Cette approche économique permet d’élargir le champ du travail de mémoire au-delà des seuls aspects militaires et politiques, en intégrant les réalités vécues par la population.
La diaspora libanaise face à la mémoire du conflit
La diaspora libanaise, forte de plusieurs millions de personnes réparties à travers le monde, joue un rôle clé dans la conservation et la diffusion de la mémoire du conflit. De nombreux Libanais de l’étranger ont été directement affectés par la guerre, soit comme réfugiés, soit comme membres de familles ayant fui les violences.
Des associations de la diaspora organisent régulièrement des événements commémoratifs, des conférences et des publications pour maintenir vivante la mémoire de la guerre civile. Ces initiatives contribuent à sensibiliser les nouvelles générations nées à l’étranger aux racines de leur identité et aux traumatismes collectifs de leur pays d’origine.
La mobilisation de la diaspora est également précieuse pour soutenir financièrement les projets de mémoire au Liban, en apportant des fonds pour la recherche, les archives et les initiatives éducatives.
Les défis de la réconciliation intergénérationnelle
Un demi-siècle après le début du conflit, le fossé entre les générations reste marqué. Les jeunes Libanais, nés après la fin officielle de la guerre, vivent dans un pays qui porte encore les stigmates des affrontements passés.

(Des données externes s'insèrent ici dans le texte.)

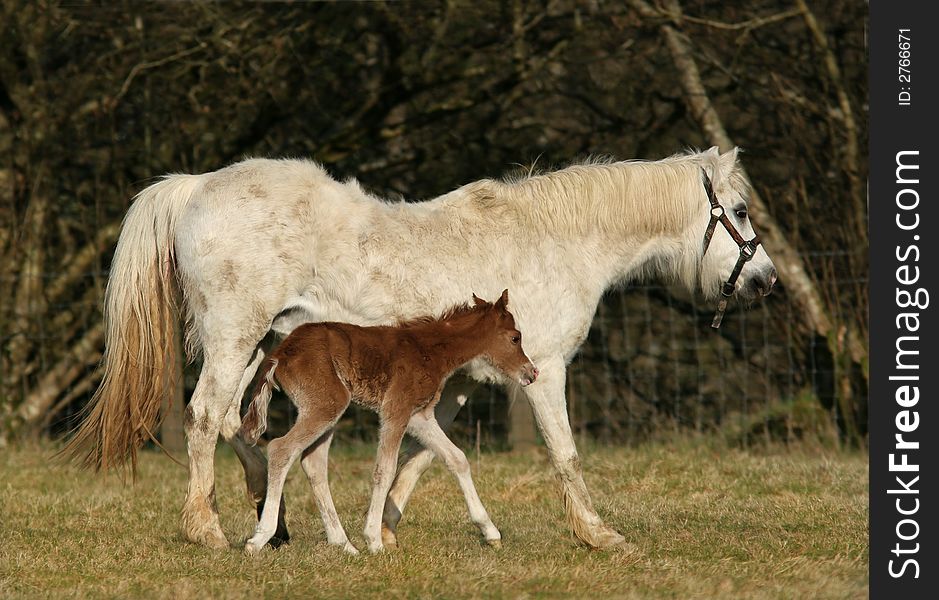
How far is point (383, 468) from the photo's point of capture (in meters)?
5.48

Ils grandissent avec une mémoire fragmentée, transmise de manière informelle par les familles et les récits communautaires.

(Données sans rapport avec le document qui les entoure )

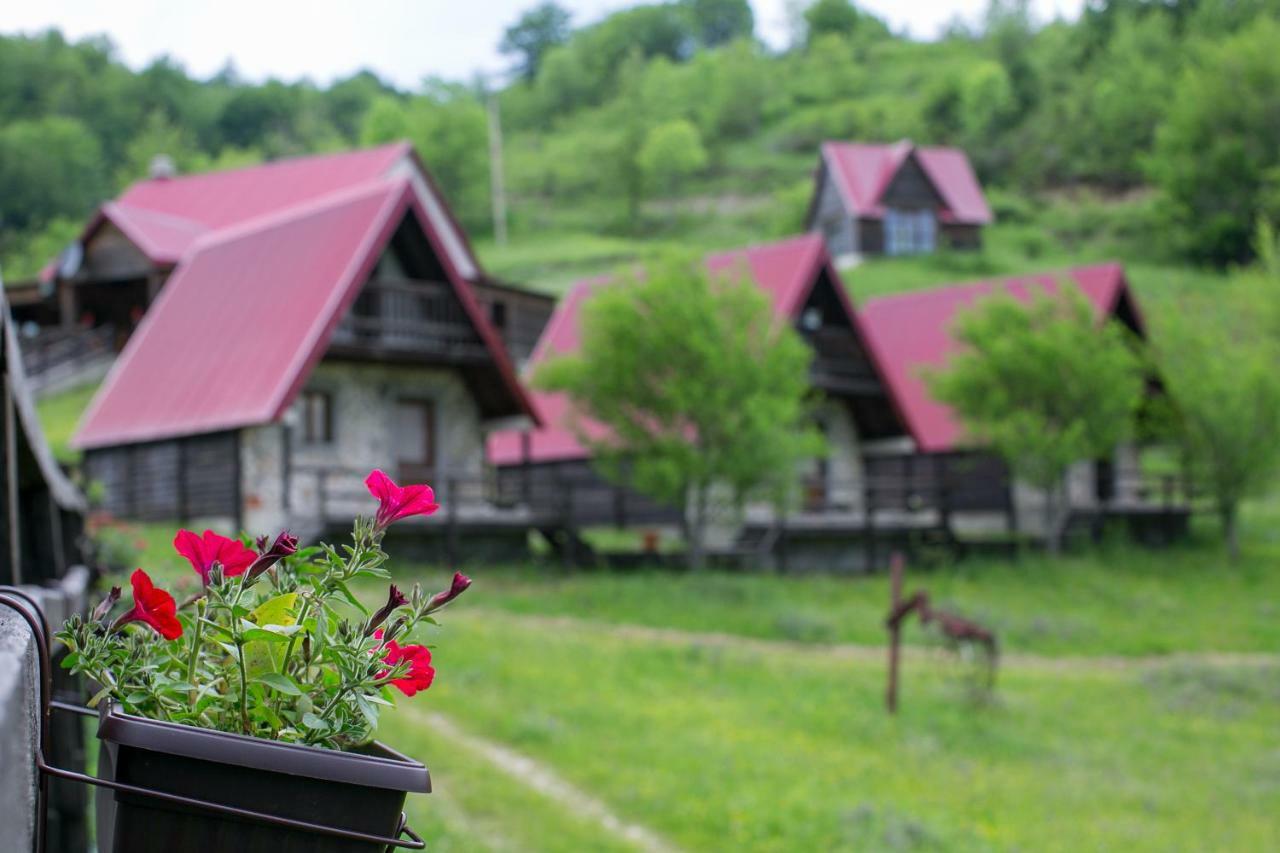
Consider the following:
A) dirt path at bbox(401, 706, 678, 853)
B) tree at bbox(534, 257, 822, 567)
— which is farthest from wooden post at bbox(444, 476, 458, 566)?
dirt path at bbox(401, 706, 678, 853)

Les initiatives visant à créer des espaces de dialogue intergénérationnel sont encore peu nombreuses, mais elles se multiplient à l’occasion de cet anniversaire symbolique. Des ateliers réunissant anciens combattants et jeunes militants offrent l’opportunité d’échanger sur les expériences vécues et sur les aspirations pour l’avenir du pays.
Ces dialogues permettent de dépasser les lectures manichéennes du conflit et d’ouvrir des perspectives de compréhension mutuelle, essentielles à la construction d’une société apaisée.
Les perspectives pour une mémoire nationale unifiée
La construction d’une mémoire nationale unifiée reste un défi immense pour le Liban. Les initiatives locales et citoyennes, bien que nombreuses, peinent à s’inscrire dans une stratégie nationale cohérente. L’absence de politique publique ambitieuse en matière de mémoire et de justice transitionnelle fragilise les efforts de réconciliation.
Pourtant, les commémorations du cinquantième anniversaire montrent qu’une volonté existe au sein de la société libanaise pour dépasser les divisions du passé. Les multiples événements organisés à travers le pays témoignent d’une prise de conscience collective de l’importance du devoir de mémoire.
L’enjeu réside désormais dans la capacité des institutions à accompagner ces dynamiques de terrain, en leur offrant un cadre législatif et financier stable. Les réformes éducatives en cours, les projets de commissions de vérité et la mobilisation de la société civile pourraient constituer les fondations d’une mémoire partagée.